I’ve had Digitrax, Lenz, Atlas, and most recently NCE’s PowerCab. I think the best entry level system is either the new Digitrax DCS52 or the NCE PowerCab. If I had it all to do over again, my choice today would probably still be the NCE PowerCab, even though the DCS52 has some very attractive new features. Both are excellent units!

Bill in FtL


----------



## MichaelE (Mar 7, 2018)

NCE Powercab. It will allow complete control of your decoder's CV's and allow you to run up to six locomotives. I'm currently running three with a fourth on the way.


----------



## CTValleyRR (Jul 26, 2014)

As usual, folks here are overlooking some good options.
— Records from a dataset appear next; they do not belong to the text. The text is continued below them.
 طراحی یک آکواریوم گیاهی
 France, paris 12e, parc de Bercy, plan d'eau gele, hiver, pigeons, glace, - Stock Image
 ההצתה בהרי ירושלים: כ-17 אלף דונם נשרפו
Specifically, MRC offers excellent systems that are fully competitive with anything offered by Digitrax or NCE, and for my money and preferences, I think the basic design and user interface on the MRC products is superior to the others, but this is a subjective evaluation, and everyone needs to decide that for themselves. 

Currently, both MRC and Digitrax offer a plug in module that allows the use of Apple and Android devices as throttles. To my knowledge, NCE does not offer any similar functionality at present.

Another option is Bachmann. They offer a basic system (EZ Command) which is easy to use and inexpensive, but very feature-lìmited and not expandable (the others are all highly expandable). Interestingly, I cannot recommend Bachmann's full-featured system (Dynamis) -- the interface stinks, commands require a lot of button mashing, it uses IR instead of radio control, and it is not expandable without a very expensive "Pro Box" upgrade.  I bought one for my son, and ended up selling it and buying an MRC Prodigy unit instead.

If you are going to a good sized train show (Amherst in Springfield, Massachusetts), you may get the opportunity for a hands-on test of more than one of these systems. I would encourage you to try them and pick the one that feels best to you. You may also find some good deals, but beware: I have seen vendors mark down exceptionally high prices to slightly above MSRP and call it a "show special". One vendor even had the chutzpah to do this within 20 feet of the MRC booth, where the list prices were plainly marked. So know what you should expect to pay before you go.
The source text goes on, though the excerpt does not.